**Excerpt to read**
____
The first widely accepted game in the genre was Aeon of Strife (AoS), a fan-made custom map released in 2002 for StarCraft, in which four players each control a single powerful unit and, aided by weak computer-controlled units, compete against a computer-controlled enemy force, which is initially stronger. Defense of the Ancients (DotA) was created in 2003 by the Warcraft III modding community for Warcraft III: Reign of Chaos and its expansion, The Frozen Throne, with a map based on AoS. DotA was one of the first major titles to establish the core mechanics of the MOBA genre, serving as a direct inspiration for later titles, and the first MOBA for which sponsored tournaments were held. It was followed by two spiritual successors, League of Legends (2009) and Heroes of Newerth (2010), a standalone sequel, Dota 2 (2013), and other games in the genre, including Smite (2014) and Heroes of the Storm (2015).

Through the years, the MOBA genre has played a significant role in the rise of competitive esports. By the early 2010s, the genre had established itself as a major component of the esports landscape, with prize pools reaching over US$60 million in 2018, accounting for 40% of the total esports prize pools that year. Major esports professional tournaments are held in venues that can hold tens of thousands of spectators and are streamed online. A strong fanbase has opened up the opportunity for sponsorship and advertising, eventually leading the genre to become a global cultural phenomenon.

== Gameplay ==

A generic map layout popular in MOBA games. Yellow lines are the "lanes" where the action is focused. Blue and red dots are the "towers", the main line of defense for both teams. Green area is the jungle. Two light-colored areas are the teams' bases which encompass the blue and red corners, the structures upon which destruction results in victory.
____
**Activity**
Rewrite the passage on MOBA games, beginning at the words "Through the years, the" and stopping after "global cultural phenomenon.", with "fanbase" changed to "following".

**Extracted data entries**
____
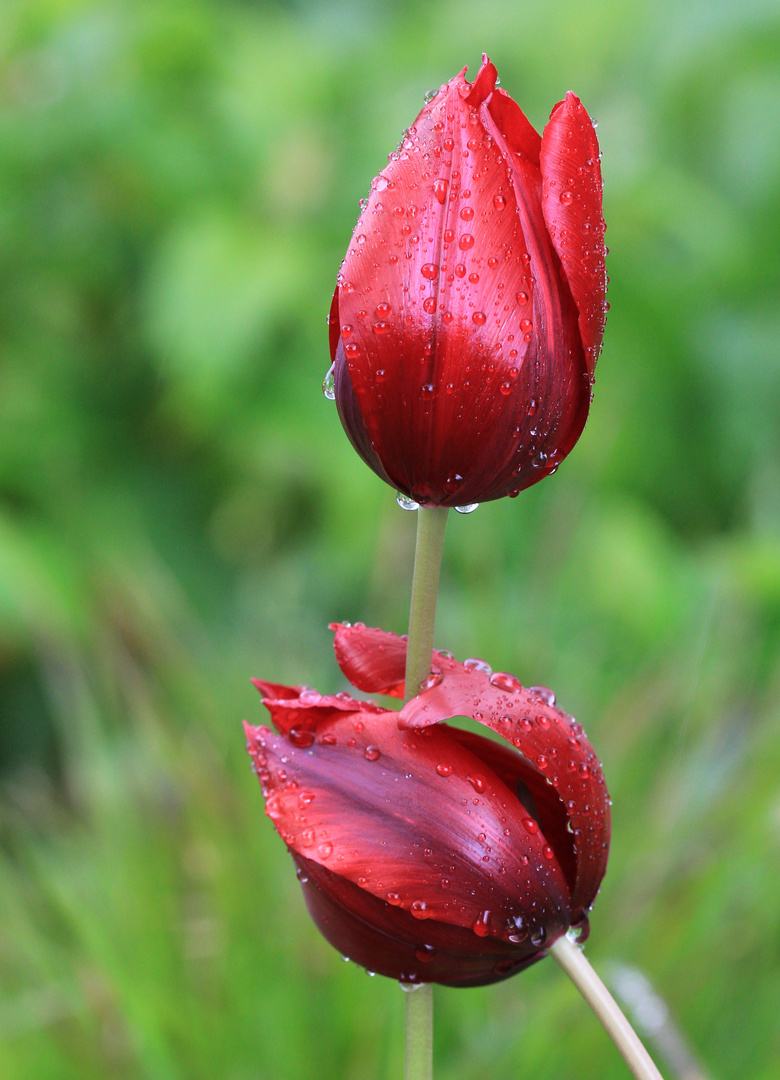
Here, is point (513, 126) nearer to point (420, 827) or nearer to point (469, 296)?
point (469, 296)

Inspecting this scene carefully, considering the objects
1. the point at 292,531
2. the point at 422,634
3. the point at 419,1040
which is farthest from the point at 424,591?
the point at 292,531

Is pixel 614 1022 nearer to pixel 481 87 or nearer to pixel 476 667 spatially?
pixel 476 667

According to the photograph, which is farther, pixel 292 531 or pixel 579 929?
pixel 292 531

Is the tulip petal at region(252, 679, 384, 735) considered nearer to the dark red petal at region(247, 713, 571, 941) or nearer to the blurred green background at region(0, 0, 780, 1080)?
the dark red petal at region(247, 713, 571, 941)

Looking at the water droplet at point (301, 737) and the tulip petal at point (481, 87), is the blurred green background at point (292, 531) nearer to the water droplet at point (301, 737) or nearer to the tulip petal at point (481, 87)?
the water droplet at point (301, 737)

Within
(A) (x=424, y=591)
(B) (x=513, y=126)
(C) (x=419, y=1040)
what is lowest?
(C) (x=419, y=1040)

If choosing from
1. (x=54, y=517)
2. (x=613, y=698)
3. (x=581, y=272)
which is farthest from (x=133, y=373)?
(x=581, y=272)

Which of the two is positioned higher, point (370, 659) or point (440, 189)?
point (440, 189)
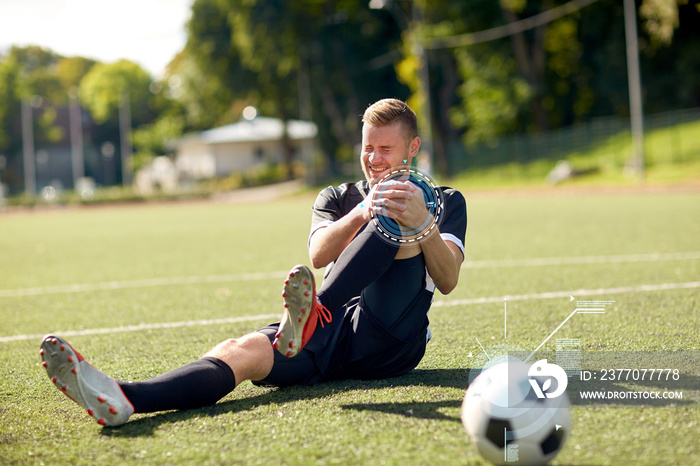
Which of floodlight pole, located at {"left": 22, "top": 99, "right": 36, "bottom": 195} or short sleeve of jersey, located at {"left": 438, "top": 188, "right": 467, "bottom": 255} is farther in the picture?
floodlight pole, located at {"left": 22, "top": 99, "right": 36, "bottom": 195}

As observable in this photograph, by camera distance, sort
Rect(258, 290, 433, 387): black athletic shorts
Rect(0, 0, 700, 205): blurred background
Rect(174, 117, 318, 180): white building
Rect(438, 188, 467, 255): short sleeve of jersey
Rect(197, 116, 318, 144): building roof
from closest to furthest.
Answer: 1. Rect(258, 290, 433, 387): black athletic shorts
2. Rect(438, 188, 467, 255): short sleeve of jersey
3. Rect(0, 0, 700, 205): blurred background
4. Rect(197, 116, 318, 144): building roof
5. Rect(174, 117, 318, 180): white building

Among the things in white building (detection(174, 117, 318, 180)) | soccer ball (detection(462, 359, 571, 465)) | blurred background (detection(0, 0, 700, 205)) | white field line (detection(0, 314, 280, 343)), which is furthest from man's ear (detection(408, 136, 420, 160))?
white building (detection(174, 117, 318, 180))

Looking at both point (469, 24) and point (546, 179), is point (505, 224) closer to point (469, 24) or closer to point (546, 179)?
point (546, 179)

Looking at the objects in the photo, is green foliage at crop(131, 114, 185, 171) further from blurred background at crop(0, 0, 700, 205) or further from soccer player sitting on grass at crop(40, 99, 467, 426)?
soccer player sitting on grass at crop(40, 99, 467, 426)

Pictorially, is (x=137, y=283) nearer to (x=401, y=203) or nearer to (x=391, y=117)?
(x=391, y=117)

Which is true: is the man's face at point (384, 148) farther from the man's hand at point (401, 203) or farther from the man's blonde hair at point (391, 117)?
the man's hand at point (401, 203)

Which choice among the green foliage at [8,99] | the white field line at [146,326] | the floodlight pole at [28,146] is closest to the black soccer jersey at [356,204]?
the white field line at [146,326]

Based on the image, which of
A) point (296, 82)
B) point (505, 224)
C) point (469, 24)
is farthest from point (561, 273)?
point (296, 82)

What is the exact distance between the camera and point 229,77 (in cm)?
4550

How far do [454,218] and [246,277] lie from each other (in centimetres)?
497

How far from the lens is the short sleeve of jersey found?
3420mm

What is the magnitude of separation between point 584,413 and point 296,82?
146ft

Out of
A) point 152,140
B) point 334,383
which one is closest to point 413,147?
point 334,383

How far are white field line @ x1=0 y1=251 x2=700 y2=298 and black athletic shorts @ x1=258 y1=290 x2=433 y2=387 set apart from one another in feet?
14.7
____
**Output of the task**
Through the years, the MOBA genre has played a significant role in the rise of competitive esports. By the early 2010s, the genre had established itself as a major component of the esports landscape, with prize pools reaching over US$60 million in 2018, accounting for 40% of the total esports prize pools that year. Major esports professional tournaments are held in venues that can hold tens of thousands of spectators and are streamed online. A strong following has opened up the opportunity for sponsorship and advertising, eventually leading the genre to become a global cultural phenomenon.